The doctor on an all-out mission to ensure that Muslims have fewer children
Raul Irani Raul Irani | 10 Aug, 2012
The doctor on an all-out mission to ensure that Muslims have fewer children
Doctor Ilias Ali is a pious Muslim. But it is not for prayers that he visits different mosques, not only in his home town Guwahati, but in far-flung areas across Assam. Dr Ali is a sterilisation jihadi. Trained in a special vasectomy technique known as ‘No Scalpel Vasectomy’ (NSV), Dr Ali visits mosques to persuade people of his community to keep their family small. Among Assam’s indigenous Muslims, whose birth rate is more or less the same as that of Hindus and other communities, it’s a message he need not convey. The problem, in his view, is with non-indigenous Muslims, mostly those who have come from East Pakistan (now Bangladesh). Their literacy levels are very low and they hold such superstitious beliefs as children being a blessing from Allah that man has no control over.
To encourage family planning, Dr Ali cites the Quran (Chapter 46, Verse 15): ‘Wa hamluhu wa fisaluhu salasuna sahran’ (There should be a gap of 30 months between a child’s birth and his/her weaning). Since lactation is understood to act as a natural contraceptive for a mother, this implies that there should be a gap of two-and-a-half years between two children.
Dr Ali, a surgeon, is currently a professor of surgery and Head of the Department of Emergency Medicine at Gauhati Medical College. He underwent NSV training in China under a Chinese surgeon, Dr Li Shunqiang, who invented this procedure in the mid 70s. But it was only in the mid 90s that this simple and hassle-free technique was introduced in India. In this medical procedure for men, the sperm-carrying tubes are blocked by a special instrument through a tiny insertion hole made in each scrotum. No stitches are needed. The best part about it is that it is reversible. It was under Dr Ali’s guidance that Assam’s first NSV camp was organised in 2008.
Dr Ali’s campaign has been fraught with danger. Sterilisation is a sensitive issue among Muslims, not just for religious reasons—it’s labelled by many as unIslamic—but also because of a legacy of the Emergency, when an enforcement of the procedure on the poor was seen by an appalled minority as a denial of their fundamental reproductive rights.
In 2009, Muslim clerics issued a fatwa against Dr Ali, an ‘opinion’ that can hold considerable weight for believers. His meetings were boycotted and his family members were threatened. His friends and colleagues would fear for his life every time he undertook a long and lonely journey to reach an interior region of Assam to spread his message.
To counter the hostility, Dr Ali began appealing to religious leaders. He put forth examples of countries like Iran and Indonesia. In Iran, family planning was advocated by the Islamic revolutionary Ayatollah Khomeini himself. He made it clear in his speeches that Islam has nothing against limiting the size of one’s family. Dr Ali says that over 1993-2004, about 400,000 people underwent NSV in Iran. Today, its fertility rate is 1.88, compared to India’s 2.6. In Indonesia, another Muslim country, it is 2.2.
The doctor also dissuades Muslim men from multiple wives, a practice common among immigrants from East Bengal. To support this, Dr Ali cites the Quran again (Chapter 4, Al Nisaa): ‘Faa-in khiftum alla ta’-dilu fawahidatun’ (If you fear you will not be able to be equally just with them, then [marry] only one. And then, this: ‘Wa lun tasta teeoo un ta’dilue biinal nisaee walaw harastum’ (You are never able to be fair and just between women, even if it is your ardent desire). Dr Ali says countries like Turkey and Tunisia have banned polygamy, and that it is subject to administrative or judicial control in Egypt, Syria and Jordan.

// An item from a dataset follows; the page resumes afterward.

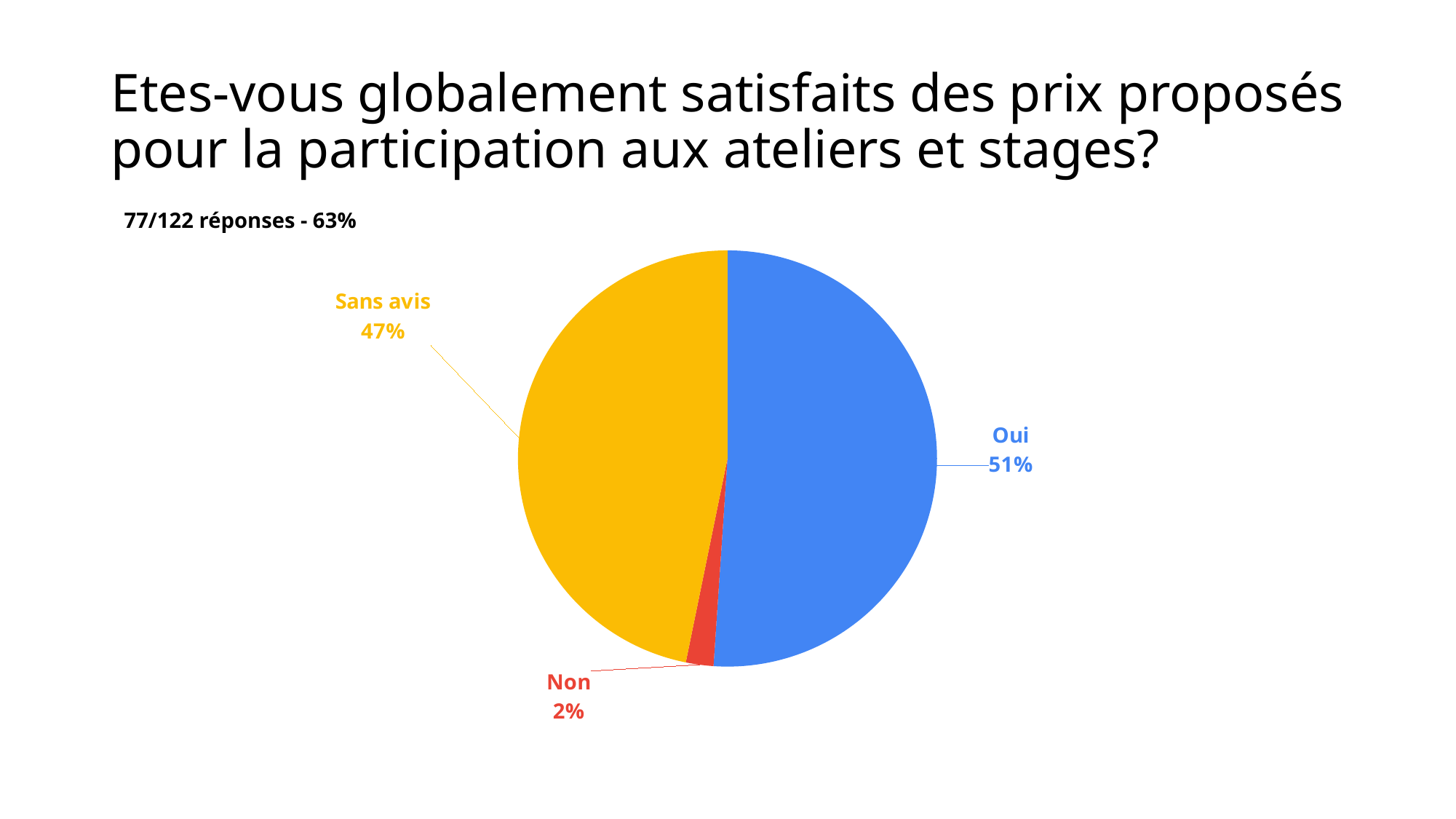
What share of the pie does "Non" represent? 2% Which category has the smallest slice of the pie? Non What colour is the "Sans avis" slice? yellow How many categories are shown in the pie chart? 3 How many responses does the slide say were received, as written under the title? 77/122 réponses - 63% What is the difference in percentage points between "Oui" and "Sans avis"? 4 What kind of chart is shown on the slide? pie chart Which category has the largest slice of the pie? Oui Which is larger, the share for "Oui" or the share for "Non"? Oui What is the difference in percentage points between "Sans avis" and "Non"? 45 What share of the pie does "Sans avis" represent? 47% What share of the pie does "Oui" represent? 51%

After much effort, the doctor’s views are gaining acceptance among Assam’s Muslim masses, and he has even been invited to religious congregations on some occasions. Barring certain pockets, he says he faces no further resistance to his work now. Since 2008, he and his team have conducted about 36,000 NSVs in addition to 180,000 tubectomies.
Dr Ali, whose father was a cultivator, had a modest upbringing. Their village had no school. Every morning, he would walk to a neighbouring village to attend a primary school there, one that had no desk nor bench. It was after much hardship that he completed his MBBS degree. In 1987, he finally got his Master’s in General Surgery. He had married his wife Saira only a year earlier. They now have two children—a girl and a boy. In 2004, the couple started a hospital for the poor. His wife looks after its day-to-day functioning.
Today, Dr Ali’s work has transcended borders. He receives invitations from countries like Rwanda and the Philippines to promote NSV. But it is India that concerns Dr Ali most. “Even after so many years of independence, we are still fighting for basic amenities,” he says, “One major reason is the population explosion in our country… India cannot develop unless we become serious about controlling it. Look at China, it is progressing like anything.”